Clickhouse UDFs with RowBinary in Python

Faster (de)serialization

Posted by James Cuénod on June 14, 2022

The Problem

Clichouse supports User Defined Functions (UDFs) in python. The main documented way to do these is to process input from stdin and write output to stdout. The input can be tab separated but the point is that it uses strings.

The principle is simple:

#!/usr/bin/python3
import sys
if __name__ == '__main__':
    for line in sys.stdin:
        args = line.split("\t")
        print("got " + len(args) + " arguments")
        sys.stdout.flush()

The problem is that string serialization and deserialization is much slower than using binary to transfer data between clickhouse and python functions.

The Solution

The solution is to use Clickhouse’s RowBinary. According to Clickhouse docs:

Rows and values are listed consecutively, without separators.

Deserialization

In my case, I wanted to read an array but:

Array is represented as a varint length (unsigned LEB128), followed by successive elements of the array.

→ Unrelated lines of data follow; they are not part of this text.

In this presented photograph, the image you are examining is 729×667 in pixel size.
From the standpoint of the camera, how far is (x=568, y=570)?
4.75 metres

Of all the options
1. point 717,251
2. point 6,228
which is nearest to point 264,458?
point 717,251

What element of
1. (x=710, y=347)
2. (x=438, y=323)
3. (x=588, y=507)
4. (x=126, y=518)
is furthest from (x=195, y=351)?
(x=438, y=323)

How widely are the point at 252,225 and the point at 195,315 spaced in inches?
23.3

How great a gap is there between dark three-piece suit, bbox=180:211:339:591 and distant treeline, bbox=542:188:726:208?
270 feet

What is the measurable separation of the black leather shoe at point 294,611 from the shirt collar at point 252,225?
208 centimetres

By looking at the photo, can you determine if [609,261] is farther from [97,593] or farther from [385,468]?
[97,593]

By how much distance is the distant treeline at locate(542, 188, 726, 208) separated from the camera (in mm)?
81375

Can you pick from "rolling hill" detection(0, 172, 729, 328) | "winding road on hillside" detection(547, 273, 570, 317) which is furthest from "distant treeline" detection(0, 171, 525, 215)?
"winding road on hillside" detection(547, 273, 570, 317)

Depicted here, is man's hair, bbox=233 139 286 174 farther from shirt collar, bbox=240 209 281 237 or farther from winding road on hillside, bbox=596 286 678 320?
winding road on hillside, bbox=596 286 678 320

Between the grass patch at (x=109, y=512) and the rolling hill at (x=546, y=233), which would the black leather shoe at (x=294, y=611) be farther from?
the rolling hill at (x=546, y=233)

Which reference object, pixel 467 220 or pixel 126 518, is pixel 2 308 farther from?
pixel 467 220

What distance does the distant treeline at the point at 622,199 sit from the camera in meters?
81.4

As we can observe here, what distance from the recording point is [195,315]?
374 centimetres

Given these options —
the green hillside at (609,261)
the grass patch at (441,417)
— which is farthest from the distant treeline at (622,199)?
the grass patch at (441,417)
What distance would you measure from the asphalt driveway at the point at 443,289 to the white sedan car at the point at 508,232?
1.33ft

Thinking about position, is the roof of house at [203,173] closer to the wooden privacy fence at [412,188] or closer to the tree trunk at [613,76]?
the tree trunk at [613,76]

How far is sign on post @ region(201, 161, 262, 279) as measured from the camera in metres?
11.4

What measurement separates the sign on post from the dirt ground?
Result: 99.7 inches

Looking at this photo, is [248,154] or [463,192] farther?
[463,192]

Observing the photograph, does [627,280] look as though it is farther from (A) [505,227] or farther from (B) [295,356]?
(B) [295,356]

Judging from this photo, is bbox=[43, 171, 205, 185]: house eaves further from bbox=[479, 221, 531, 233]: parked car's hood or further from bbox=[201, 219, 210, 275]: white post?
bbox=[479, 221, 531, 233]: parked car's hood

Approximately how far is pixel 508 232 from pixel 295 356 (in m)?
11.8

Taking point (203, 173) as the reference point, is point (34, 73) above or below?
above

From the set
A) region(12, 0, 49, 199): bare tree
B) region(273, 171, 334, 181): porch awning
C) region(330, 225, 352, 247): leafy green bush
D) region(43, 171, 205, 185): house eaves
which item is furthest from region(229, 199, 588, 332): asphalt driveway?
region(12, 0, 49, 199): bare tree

So the first thing is to read the first byte, which will tell us the length of the array (i.e., how many elements to read):

s = io.BytesIO(sys.stdin.buffer.read())

Now we have to decode the Unsigned LEB128 byte. This can be done with the leb128 package (which may need to be installed):

length = leb128.u.decode_reader(s)[0]

Now you can read each element of the array:

for k in range(length):
    next_value_in_array = leb128.u.decode_reader(s)[0]

So now we can reconstruct the array sent into our python function.

Serialization

The next trick is that we have to respond in RowBinary format as well (not just print strings to stdout).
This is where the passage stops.